Military Distributors contends that the entire course of dealing between California Canners and Military Distributors was governed by a distributor agreement. Under that agreement, the pre-petition and post-petition claims grew out of the same transaction. Military Distributors argues further that the California Canners’ distributor agreement was the sole contract between the parties and the only agreement before the court on the motion for summary judgment.

The California Canners/Military Distributors agreement states that Military Distributors agrees to:

1. Maintain adequate inventories necessary to fill all orders in full and on time.
2. Stock and list any additional items requested by Dunham & Smith Agencies, Inc.
3. To list all items being sold to the Military in the civilian order guide.
4. Military Distributors agrees to a service fee of 6% to be paid on delivered cost less any and all allowances.
5. As soon as possible after making delivery, to send signed Military delivery tickets and purchase orders, if any, for reimbursement by check.
6. CCG terms are 2% 10 days net 30 days.
7. Dunham & Smith has the responsibility for notifying Military Distributors of any new placements and estimated monthly movement. Dunham & Smith will also see that sufficient lead time is given so orders may be delivered complete and on time.
8. Any conditions and exceptions not covered will be- mutually resolved.

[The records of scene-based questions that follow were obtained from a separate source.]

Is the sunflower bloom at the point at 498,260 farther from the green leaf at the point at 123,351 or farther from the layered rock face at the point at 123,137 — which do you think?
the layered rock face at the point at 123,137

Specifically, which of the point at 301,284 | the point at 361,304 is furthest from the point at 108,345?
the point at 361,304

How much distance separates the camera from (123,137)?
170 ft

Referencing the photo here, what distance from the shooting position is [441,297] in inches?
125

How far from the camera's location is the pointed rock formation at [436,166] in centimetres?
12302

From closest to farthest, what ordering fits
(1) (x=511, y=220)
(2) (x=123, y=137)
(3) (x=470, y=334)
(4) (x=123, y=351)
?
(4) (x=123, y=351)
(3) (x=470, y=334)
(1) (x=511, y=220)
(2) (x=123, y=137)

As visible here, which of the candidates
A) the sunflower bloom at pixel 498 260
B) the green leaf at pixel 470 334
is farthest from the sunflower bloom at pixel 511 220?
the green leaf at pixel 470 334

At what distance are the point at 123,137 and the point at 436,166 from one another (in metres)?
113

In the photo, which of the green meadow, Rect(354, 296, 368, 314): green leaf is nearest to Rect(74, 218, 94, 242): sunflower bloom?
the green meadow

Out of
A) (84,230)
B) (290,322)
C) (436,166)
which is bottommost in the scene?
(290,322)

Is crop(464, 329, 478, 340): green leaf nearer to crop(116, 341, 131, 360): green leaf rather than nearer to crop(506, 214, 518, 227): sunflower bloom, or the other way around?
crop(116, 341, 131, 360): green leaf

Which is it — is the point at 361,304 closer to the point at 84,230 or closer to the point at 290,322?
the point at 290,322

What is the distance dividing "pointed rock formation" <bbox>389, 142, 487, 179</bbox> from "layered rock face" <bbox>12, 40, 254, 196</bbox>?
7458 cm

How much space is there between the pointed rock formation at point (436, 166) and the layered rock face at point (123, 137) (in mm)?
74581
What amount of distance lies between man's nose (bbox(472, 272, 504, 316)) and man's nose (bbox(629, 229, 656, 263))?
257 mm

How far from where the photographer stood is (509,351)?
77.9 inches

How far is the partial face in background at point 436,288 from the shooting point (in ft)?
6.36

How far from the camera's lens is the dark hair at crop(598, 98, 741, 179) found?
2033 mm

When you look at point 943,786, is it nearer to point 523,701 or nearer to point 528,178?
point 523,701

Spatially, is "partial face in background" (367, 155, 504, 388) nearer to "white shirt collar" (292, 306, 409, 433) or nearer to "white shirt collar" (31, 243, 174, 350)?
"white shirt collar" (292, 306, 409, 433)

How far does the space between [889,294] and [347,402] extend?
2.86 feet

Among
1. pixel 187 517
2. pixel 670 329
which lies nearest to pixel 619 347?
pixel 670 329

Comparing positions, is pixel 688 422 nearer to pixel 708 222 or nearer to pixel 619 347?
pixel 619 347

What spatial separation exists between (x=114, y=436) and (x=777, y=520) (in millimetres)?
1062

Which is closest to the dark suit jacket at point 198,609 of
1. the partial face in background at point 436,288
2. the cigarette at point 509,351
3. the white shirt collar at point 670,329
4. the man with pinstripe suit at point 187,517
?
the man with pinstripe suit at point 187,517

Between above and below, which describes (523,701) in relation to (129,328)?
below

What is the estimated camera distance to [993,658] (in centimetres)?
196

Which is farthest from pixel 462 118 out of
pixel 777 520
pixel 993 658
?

The agreement between the parties shows that the arrangement was intended to establish an overall relationship between the parties. The agreement contemplates that the parties might enter into transactions for the sale and purchase of goods. The agreement does not address terms and conditions for the purchase of specific quantities of goods, delivery, price, or payment terms (other than payment terms to California Canners).

It appears that the pre-petition debt that Military Distributors seeks to recover represents the final steps in several single transactions, that is, the delivery of goods to the military installations. The post-petition claims of California Canners represent the first steps in a number of separate and distinct transactions. The goods in California Canners’ post-petition invoice are not the same goods as in Military Distributors’ pre-petition invoices.

Military Distributors’ position would, in effect, permit anyone to offset post-petition claims against pre-petition claims. This would result in preferential treatment among creditors.

CONCLUSION

The sales and purchases set out in California Canners’ invoices constitute the transactions between the parties. Each *21transaction gave rise to a debt in a specific amount. Military Distributor’s debt to California Canners is entirely a post-petition debt. The offset claimed by Military Distributors is for California Canners’ pre-petition obligations to Military Distributors. Recoupment would not be appropriate since one transaction occurred pre-petition and the other post-petition.

We affirm the order granting summary judgment.